* **Texto de referencia**:
________________

30 años de transformación en los despachos


Nuestra profesión ha tenido que enfrentarse a constantes cambios, algunos para los cuales fuimos preparados y formados, cambios legislativos, nuevas obligaciones formales, la evolución de los mercados, nuevas formas de gestión empresarial, la internacionalización de nuestras pymes, etc.

Pero de forma transversal se nos fue imponiendo el mayor de los cambios, un gran reto para el que no estábamos preparados, ya que muchos de los que estamos actualmente al frente de los despachos profesionales nacimos en la era de la electrónica y no en la era digital.

“nativos digitales, una nueva generación de seres humanos nacida dentro de un vertiginoso cambio tecnológico y social”

Tuvimos que adaptarnos y cambiar nuestra forma de trabajar, nuestra forma de comunicarnos con la administración, con nuestros clientes, y por consiguiente tuvimos que elegir y adecuar las herramientas que utilizamos en nuestro devenir diario a esta gran transformación.

Aun recuerdo aquel ordenador que ocupaba media habitación, la impresora matricial y el software, en ms-dos, de Logic Control que supuso toda una revolución en el despacho. Recordemos que fue el 12 de marzo de 1989 cuando se inicio la autentica revolución, el físico británico Tim Berners-Lee sentó las bases de la World Wide Web (WWW) en un informe que se considera como el pistoletazo de salida de internet.

Y en 2021 hablamos de Big data, IA (Inteligencia artificial), del IoT (del internet de las cosas), RPA (automatización de procesos robóticos), BI (Business Inteligence) estamos en la quinta generación de comunicaciones móviles y los servicios “cloud” aumentan tres veces más rápido que el conjunto de las tecnologías de la información, y en nuestro lenguaje cotidiano hemos incorporado términos como ERP, CRM, OCR…, ufff, la revolución digital nos obliga a una autentica transformación en nuestros despachos, en nuestros equipos, en nuestros procesos. Nos enfrentamos a diario con una horda de vendedores tecnológicos que prometen que sus productos y/o servicios conseguirán adaptarnos a esa indubitablemente obligada transformación digital.

________________

* **Extractos del material**:
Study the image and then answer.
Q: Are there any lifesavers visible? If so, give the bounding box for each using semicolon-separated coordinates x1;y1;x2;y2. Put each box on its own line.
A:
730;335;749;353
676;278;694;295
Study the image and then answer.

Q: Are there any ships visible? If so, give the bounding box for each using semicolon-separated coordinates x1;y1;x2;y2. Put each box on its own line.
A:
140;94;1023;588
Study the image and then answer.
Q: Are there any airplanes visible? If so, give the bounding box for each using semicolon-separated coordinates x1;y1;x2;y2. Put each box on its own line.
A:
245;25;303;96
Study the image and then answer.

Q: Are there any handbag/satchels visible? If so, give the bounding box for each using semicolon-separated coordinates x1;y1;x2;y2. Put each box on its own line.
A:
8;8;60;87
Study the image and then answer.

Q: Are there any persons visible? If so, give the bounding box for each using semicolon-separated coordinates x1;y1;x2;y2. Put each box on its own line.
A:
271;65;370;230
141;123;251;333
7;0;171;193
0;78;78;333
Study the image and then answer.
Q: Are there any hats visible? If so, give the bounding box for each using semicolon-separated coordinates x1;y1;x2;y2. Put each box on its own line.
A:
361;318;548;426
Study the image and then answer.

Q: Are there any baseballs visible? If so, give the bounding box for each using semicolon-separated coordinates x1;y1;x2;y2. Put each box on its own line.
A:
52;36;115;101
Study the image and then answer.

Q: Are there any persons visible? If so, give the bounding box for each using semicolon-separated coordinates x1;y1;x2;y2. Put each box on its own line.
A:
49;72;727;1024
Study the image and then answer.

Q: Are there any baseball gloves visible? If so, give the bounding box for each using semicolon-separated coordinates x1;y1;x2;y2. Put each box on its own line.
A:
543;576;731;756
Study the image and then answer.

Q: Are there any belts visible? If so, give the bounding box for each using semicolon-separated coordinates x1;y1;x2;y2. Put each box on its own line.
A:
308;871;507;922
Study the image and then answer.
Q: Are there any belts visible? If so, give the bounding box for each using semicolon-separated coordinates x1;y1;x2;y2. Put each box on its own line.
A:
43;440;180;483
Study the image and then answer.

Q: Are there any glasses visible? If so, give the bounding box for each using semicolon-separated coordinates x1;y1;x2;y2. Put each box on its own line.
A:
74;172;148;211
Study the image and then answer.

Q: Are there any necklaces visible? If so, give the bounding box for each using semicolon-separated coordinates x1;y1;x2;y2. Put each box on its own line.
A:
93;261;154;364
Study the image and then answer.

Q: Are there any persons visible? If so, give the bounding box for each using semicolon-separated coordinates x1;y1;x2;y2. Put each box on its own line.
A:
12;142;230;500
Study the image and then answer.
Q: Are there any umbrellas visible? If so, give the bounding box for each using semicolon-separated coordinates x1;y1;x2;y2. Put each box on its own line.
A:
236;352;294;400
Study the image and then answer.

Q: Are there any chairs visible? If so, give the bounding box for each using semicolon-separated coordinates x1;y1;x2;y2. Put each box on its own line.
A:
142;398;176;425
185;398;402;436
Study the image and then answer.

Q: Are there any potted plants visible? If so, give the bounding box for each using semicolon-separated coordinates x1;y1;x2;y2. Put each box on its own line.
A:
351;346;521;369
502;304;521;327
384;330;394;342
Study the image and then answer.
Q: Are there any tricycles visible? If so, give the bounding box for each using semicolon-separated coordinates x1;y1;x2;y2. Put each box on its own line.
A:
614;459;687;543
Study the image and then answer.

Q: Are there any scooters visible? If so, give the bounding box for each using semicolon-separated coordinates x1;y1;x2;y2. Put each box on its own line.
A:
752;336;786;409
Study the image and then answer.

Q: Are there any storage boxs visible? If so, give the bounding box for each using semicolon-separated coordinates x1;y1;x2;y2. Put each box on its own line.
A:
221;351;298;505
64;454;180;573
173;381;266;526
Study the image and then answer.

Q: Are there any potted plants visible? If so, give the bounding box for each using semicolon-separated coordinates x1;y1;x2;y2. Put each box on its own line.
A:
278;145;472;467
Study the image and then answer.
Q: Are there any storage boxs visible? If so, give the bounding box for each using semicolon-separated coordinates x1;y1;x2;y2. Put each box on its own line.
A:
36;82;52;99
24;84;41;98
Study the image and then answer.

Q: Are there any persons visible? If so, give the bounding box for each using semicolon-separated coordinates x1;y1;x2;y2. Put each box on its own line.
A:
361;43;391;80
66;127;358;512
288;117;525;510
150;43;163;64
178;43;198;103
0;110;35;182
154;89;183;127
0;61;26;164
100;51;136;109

________________

* **Tareas a realizar**:
• a. ¿Cómo resumirías en dos oraciones el texto sobre la transformación de los despachos?
• b. ¿Cómo se traduce al inglés esta oración del texto sobre la transformación de los despachos: "Tuvimos que adaptarnos y cambiar nuestra forma de trabajar, nuestra forma de comunicarnos con la administración, con nuestros clientes, y por consiguiente tuvimos que elegir y adecuar las herramientas que utilizamos en nuestro devenir diario a esta gran transformación."?
• c. Según el texto sobre la transformación de los despachos, ¿en qué fecha sentó Tim Berners-Lee las bases de la World Wide Web?

* **Soluciones del ejercicio**:
• a. La profesión ha afrontado cambios constantes, pero el mayor ha sido la revolución digital, un reto para el que no estaban preparados quienes nacieron en la era de la electrónica. Esa revolución obligó a cambiar la forma de trabajar y de comunicarse con la administración y los clientes, y exige una auténtica transformación de los despachos, sus equipos y sus procesos.

• b. We had to adapt and change the way we work and the way we communicate with the administration and with our clients, and consequently we had to choose the tools we use in our day-to-day work and adapt them to this great transformation.

• c. El 12 de marzo de 1989.